I am not sure if it is the narrator or Dickinson, but one of them seem to be afraid of Death. When it says “As if my life were shaven, / And fitted to a frame, / And could not breathe without a key”. The narrator describes that his or her life is being belittled by being put into this box. It is as if once someone is dead, that is the end for them; no memories, no wiggle-room, no after thought. Life was the only important part of his or her life; time to move onto other people. However, Dickinson personifies the dead narrator by saying that he/she can breathe with a key; that life does not end when you die. The narrator is afraid of Death and of being forgotten about or tossed aside; whereas there is a life to look forward to after dying. 

via Dickinson, “It Was Not Death, For I Stood Up”.

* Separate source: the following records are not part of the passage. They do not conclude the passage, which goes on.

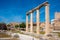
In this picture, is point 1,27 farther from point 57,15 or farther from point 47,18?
point 47,18

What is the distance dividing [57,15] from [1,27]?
19725 millimetres

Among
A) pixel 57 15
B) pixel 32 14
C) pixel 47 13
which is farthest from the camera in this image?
pixel 57 15

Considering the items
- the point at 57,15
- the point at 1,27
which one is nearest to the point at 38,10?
the point at 57,15

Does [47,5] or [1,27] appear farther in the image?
[1,27]

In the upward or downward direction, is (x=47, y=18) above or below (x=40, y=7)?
below

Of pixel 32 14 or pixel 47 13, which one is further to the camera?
pixel 32 14

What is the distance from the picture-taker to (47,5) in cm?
1588

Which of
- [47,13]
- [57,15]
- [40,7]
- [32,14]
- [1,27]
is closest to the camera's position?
[47,13]

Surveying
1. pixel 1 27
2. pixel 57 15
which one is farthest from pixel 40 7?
pixel 1 27

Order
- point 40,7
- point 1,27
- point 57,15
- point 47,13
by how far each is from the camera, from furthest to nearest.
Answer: point 1,27 < point 57,15 < point 40,7 < point 47,13

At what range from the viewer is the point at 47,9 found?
1539 centimetres

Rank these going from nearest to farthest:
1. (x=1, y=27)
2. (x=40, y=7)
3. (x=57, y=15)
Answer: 1. (x=40, y=7)
2. (x=57, y=15)
3. (x=1, y=27)

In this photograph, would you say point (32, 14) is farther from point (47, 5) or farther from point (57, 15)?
point (57, 15)

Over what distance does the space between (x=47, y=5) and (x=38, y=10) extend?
316 cm
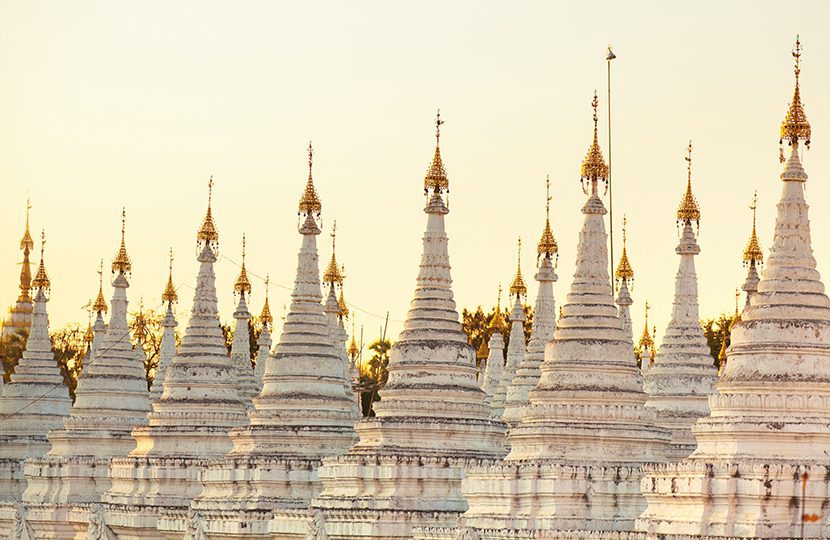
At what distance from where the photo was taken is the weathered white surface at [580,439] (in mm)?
A: 53312

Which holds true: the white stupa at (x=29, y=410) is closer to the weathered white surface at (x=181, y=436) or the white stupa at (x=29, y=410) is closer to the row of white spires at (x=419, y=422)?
the row of white spires at (x=419, y=422)

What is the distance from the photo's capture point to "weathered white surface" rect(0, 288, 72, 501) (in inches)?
3238

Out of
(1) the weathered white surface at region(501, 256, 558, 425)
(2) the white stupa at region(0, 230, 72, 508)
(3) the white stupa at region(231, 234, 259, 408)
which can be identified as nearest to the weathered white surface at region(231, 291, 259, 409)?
(3) the white stupa at region(231, 234, 259, 408)

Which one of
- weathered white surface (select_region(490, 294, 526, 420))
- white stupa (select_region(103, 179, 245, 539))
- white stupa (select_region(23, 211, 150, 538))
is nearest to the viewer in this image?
white stupa (select_region(103, 179, 245, 539))

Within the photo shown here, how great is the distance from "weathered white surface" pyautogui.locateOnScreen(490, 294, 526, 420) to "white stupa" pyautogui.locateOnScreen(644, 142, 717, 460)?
6800 mm

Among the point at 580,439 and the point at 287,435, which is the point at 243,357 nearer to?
the point at 287,435

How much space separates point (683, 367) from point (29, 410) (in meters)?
26.0

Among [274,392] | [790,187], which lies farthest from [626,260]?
[790,187]

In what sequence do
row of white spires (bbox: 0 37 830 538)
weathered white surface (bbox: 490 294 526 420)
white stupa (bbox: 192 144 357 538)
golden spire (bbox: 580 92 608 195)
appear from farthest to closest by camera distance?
weathered white surface (bbox: 490 294 526 420) < white stupa (bbox: 192 144 357 538) < golden spire (bbox: 580 92 608 195) < row of white spires (bbox: 0 37 830 538)

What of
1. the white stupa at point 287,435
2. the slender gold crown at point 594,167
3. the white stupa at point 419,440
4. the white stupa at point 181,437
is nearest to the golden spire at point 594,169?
the slender gold crown at point 594,167

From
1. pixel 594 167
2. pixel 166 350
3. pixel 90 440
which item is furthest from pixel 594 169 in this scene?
pixel 166 350

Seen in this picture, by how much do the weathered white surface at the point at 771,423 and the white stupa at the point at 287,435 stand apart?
16.4 metres

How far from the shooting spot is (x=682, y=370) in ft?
208

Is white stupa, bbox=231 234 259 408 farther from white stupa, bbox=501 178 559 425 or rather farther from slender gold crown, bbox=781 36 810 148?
slender gold crown, bbox=781 36 810 148
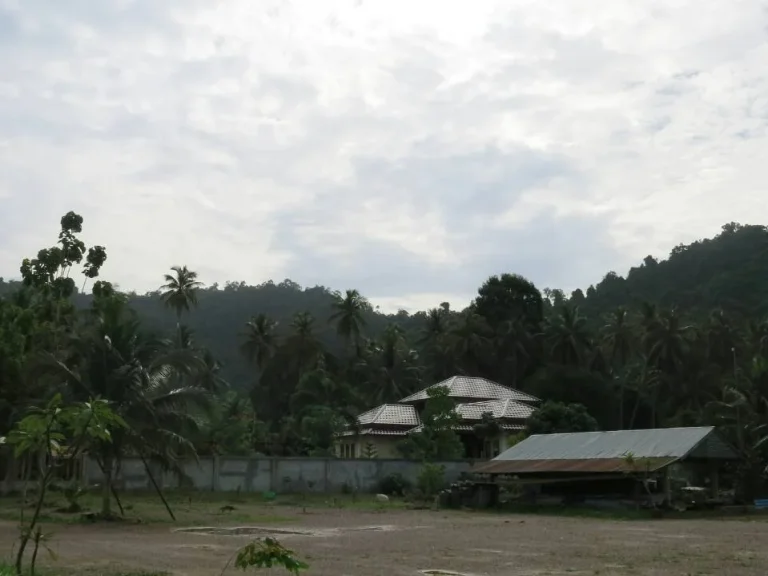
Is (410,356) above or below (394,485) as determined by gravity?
above

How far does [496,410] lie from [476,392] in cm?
367

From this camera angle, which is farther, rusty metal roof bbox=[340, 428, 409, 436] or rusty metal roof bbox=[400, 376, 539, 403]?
rusty metal roof bbox=[400, 376, 539, 403]

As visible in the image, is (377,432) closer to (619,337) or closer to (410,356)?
(410,356)

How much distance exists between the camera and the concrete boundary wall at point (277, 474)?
40.3 meters

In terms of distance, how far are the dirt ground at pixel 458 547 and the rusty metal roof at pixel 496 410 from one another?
2333 centimetres

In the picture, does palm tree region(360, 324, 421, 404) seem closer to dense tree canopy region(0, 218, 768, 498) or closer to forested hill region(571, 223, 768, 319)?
dense tree canopy region(0, 218, 768, 498)

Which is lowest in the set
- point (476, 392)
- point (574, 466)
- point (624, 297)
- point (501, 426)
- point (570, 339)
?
point (574, 466)

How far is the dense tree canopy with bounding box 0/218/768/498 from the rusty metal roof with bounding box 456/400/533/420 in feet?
7.26

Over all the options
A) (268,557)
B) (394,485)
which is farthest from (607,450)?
(268,557)

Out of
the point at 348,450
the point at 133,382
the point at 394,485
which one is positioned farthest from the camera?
the point at 348,450

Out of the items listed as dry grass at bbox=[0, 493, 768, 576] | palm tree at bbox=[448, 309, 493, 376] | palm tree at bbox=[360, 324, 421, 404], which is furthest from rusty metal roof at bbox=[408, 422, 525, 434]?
dry grass at bbox=[0, 493, 768, 576]

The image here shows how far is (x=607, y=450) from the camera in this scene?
118ft

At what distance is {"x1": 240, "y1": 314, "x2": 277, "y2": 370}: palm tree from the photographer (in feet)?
228

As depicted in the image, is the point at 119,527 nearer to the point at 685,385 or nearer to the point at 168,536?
the point at 168,536
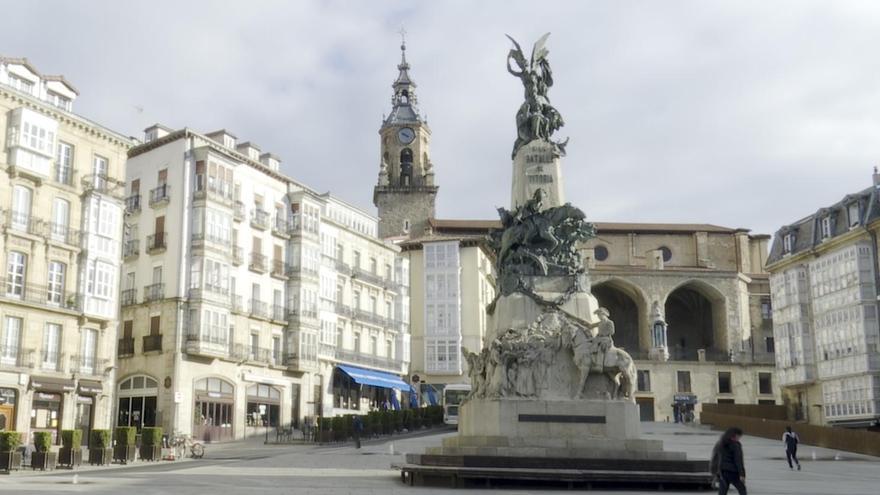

Dickinson, “After great pain, a formal feeling comes –“

Dickinson uses various types of surfaces, such as wood and lead, to describe the narrator’s feeling after having such pain. The different consistencies like the lead, quartz, and wood might show the mixed feelings that the narrator is feeling and he/she is unsure of they feel or how they should feel. On the other hand, lead and wood have different densities. Lead has a density of about 11.34 g/cm^3, whereas wood (depending on which kind) has a lower density than that of lead. Maybe Dickinson meant that when the narrator was in his ‘lead’ state, he/she was feeling pretty low because when an object has a high density such as lead, the object tends to be heavier. Being heavy usually means you are down and sorrow in terms of emotion. When the narrator was in his/her ‘wood’ state, he/she was probably in a more joyful mood because wood has a lower density, and when wood for example is in water, it floats. So maybe the narrator was figuratively lifted from his/her low spirits after the great pain in his/her ‘wood’ state.

Also, I felt that Dickinson was contradicting herself when she said ‘The Nerves sit ceremonious, like Tombs”. Tombs are not seen as joyous, or is Dickinson looking at the tombs in a different way? Could it mean that the tombs are seen in a positive light because the people who suffered from great pain but died are now in a more peaceful place? They are no longer enduring pain, they are in tombs with nothing hurting them, and that, in a way, is ceremonious and victorious?

via Dickinson, “After great pain, a formal feeling comes –“.